By reducing resistance from laser-formed contacts, Natcore Technology Inc. says it has achieved an efficiency of 19.4% in its latest all-back-contact demonstration solar cell.
According to the company, the laser-formed base contact is critical in the Natcore Foil Cell. Higher resistance at this contact, as well as damage from the laser process, has been limiting the performance of the company’s demonstration cells. As a result, improving this contact has been a main focus of its research program, and Natcore says its scientists have just discovered a new laser-based contacting technique that overcomes these issues.

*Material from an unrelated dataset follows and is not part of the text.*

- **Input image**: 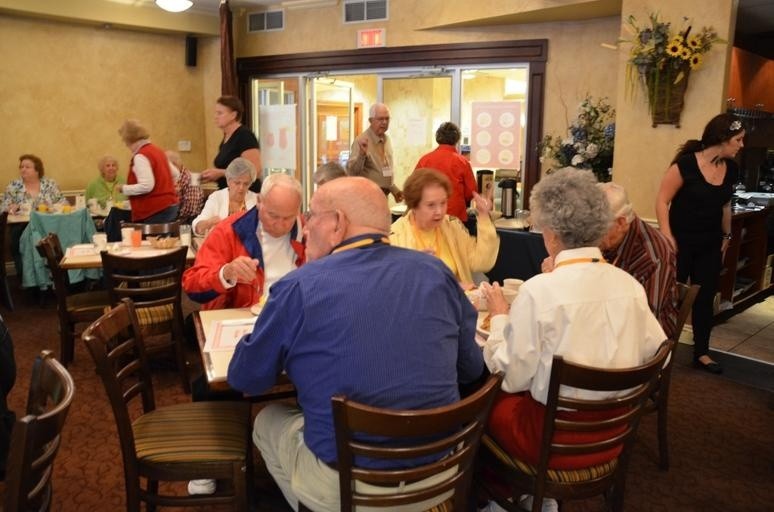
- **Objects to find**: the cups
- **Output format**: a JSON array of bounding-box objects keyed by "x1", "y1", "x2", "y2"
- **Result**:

Despite only a few runs with this new structure, the device efficiency has already increased by nearly two absolute percent since June, when the company announced an efficiency of 17.5%. Last year, early proof-of-concept cells were delivering 4% efficiencies. At 17.5%, Natcore’s cells were roughly equivalent to typical commercial cells being sold today, according to the company.
Additionally, cells from the new approach have an open-circuit voltage of nearly 0.7V, pointing to the potential of significantly higher efficiencies.
“Considering the rapid achievement of these good results, prior even to serious optimization of this new approach, we expect to announce devices soon with efficiencies considerably over 20 percent,” says Dr. David Levy, Natcore’s director of research and technology. The work was accomplished in Natcore’s R&D Center in Rochester, N.Y.